Sor Juana Inés de la Cruz muere en el 1695, durante una epidemia de cólera que causó grandes estragos en la ciudad, mientras se dedicaba a cuidar a las monjas del convento de San Jerónimo, sabiendo que podía contagiarse.

Se han escrito muchos libros y ensayos sobre Juana Inés de la Cruz, hasta ahora el mas erudito es el escrito por Octavio Paz, ganador del Premio Nobel, y que titulara “Sor Juana Inés de la Cruz: o Las trampas de la fe”.  Este volumen de 673 páginas fue publicado por el Fondo de Cultura Económica en 1982, y para el 2010 ya había sido re-impreso en 18 ediciones.
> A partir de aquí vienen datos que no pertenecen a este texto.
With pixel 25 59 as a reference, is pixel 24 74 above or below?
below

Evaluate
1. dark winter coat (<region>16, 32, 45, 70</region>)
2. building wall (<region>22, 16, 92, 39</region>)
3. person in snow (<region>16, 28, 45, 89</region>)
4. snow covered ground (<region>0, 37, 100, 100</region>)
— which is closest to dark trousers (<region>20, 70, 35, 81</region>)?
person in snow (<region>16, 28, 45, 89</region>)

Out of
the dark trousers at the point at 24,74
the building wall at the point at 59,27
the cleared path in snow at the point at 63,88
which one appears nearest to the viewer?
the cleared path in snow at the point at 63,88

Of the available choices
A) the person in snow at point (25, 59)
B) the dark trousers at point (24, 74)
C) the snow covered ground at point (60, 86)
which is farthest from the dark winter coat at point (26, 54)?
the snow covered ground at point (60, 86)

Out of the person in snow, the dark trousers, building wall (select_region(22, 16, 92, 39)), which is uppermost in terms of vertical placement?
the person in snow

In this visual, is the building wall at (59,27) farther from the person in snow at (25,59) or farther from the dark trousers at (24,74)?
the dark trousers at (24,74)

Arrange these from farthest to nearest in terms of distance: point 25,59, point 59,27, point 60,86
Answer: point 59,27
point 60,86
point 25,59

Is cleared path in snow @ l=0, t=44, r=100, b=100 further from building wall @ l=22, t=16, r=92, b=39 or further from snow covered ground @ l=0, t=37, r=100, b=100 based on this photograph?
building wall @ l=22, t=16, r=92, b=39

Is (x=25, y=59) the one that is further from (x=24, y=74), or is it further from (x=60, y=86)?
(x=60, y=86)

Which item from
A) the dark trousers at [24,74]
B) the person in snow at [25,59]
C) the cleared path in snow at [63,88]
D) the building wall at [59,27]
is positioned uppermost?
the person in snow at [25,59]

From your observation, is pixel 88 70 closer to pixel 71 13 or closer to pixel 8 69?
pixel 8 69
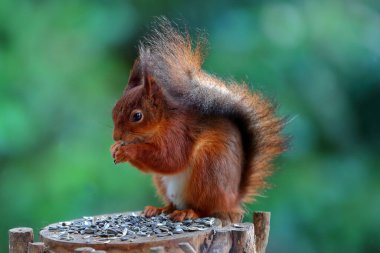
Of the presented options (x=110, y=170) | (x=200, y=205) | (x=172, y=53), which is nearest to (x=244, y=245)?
(x=200, y=205)

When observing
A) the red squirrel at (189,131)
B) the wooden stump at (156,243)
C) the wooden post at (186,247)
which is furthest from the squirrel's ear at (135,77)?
the wooden post at (186,247)

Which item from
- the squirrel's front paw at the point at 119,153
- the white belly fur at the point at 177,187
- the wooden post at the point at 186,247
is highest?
the squirrel's front paw at the point at 119,153

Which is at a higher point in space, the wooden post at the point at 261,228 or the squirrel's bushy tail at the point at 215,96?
the squirrel's bushy tail at the point at 215,96

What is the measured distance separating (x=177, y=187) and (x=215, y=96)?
254 millimetres

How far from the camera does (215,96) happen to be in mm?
1920

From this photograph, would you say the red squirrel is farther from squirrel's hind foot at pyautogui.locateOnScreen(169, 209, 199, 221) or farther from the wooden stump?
the wooden stump

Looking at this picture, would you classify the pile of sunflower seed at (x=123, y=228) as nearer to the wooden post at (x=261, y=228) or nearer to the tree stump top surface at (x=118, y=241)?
the tree stump top surface at (x=118, y=241)

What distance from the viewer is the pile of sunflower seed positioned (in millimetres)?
1645

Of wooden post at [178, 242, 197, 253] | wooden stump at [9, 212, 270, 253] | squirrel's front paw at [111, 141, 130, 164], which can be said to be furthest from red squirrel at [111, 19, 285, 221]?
wooden post at [178, 242, 197, 253]

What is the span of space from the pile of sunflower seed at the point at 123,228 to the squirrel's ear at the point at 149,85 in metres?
0.32

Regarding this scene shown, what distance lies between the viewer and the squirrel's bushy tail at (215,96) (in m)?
1.90

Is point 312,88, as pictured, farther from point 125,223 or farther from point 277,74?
point 125,223

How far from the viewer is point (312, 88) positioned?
2.85 metres

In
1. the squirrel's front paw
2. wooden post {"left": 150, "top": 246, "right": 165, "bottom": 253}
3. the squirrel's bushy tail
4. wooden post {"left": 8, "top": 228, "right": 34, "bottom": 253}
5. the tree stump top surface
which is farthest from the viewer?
the squirrel's bushy tail
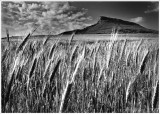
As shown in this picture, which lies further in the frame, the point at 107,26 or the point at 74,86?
the point at 107,26

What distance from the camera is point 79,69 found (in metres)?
2.32

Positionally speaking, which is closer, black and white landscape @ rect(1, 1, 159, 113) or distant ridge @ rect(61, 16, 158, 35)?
black and white landscape @ rect(1, 1, 159, 113)

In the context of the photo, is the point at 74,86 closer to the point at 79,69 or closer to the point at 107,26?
the point at 79,69

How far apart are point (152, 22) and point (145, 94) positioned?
3.01 feet

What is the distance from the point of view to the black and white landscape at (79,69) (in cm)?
183

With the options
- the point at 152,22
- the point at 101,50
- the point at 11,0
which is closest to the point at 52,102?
the point at 101,50

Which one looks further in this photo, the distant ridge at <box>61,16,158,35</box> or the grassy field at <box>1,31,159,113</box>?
the distant ridge at <box>61,16,158,35</box>

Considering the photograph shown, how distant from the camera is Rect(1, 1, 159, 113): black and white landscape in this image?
183cm

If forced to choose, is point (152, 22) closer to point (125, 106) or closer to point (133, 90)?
point (133, 90)

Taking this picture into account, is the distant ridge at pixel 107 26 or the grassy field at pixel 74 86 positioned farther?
the distant ridge at pixel 107 26

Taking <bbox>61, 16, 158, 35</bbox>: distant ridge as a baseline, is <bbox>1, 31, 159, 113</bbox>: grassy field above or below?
below

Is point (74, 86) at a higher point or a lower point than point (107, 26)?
lower

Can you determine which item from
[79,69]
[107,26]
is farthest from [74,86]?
[107,26]

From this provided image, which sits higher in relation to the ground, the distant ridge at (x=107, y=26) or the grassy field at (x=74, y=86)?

Siempre tengo la esperanza de que algún día alguien logre traducir sus poemas al inglés, con la belleza del lenguaje y el erotismo con que ella los escribió. Hasta ahora no he logrado conseguir ninguna traducción que le haga justicia, ni siquiera la recientemente publicada por la traductora Edith Grossman se acerca a la sensualidad de sus palabras.

Cuando en el 2010 viajé a la ciudad de México, al preguntarme mis amigos a dónde quería ir, enseguida les dije que al “Convento de Sor Juana”. Para mi estar en ese lugar y pensar que en algún tiempo ella vivió allí, fue muy estimulante, y al mismo tiempo, un recordatorio de todo lo que han sufrido las mujeres, quienes como ella, han luchado contra la injusticia de género, contra la negación de su humanidad y el lograr superarse simplemente porque son mujeres. Si hay algo que Juana Inés nos ha enseñado es que no podemos darnos por vencidas ante la opresión.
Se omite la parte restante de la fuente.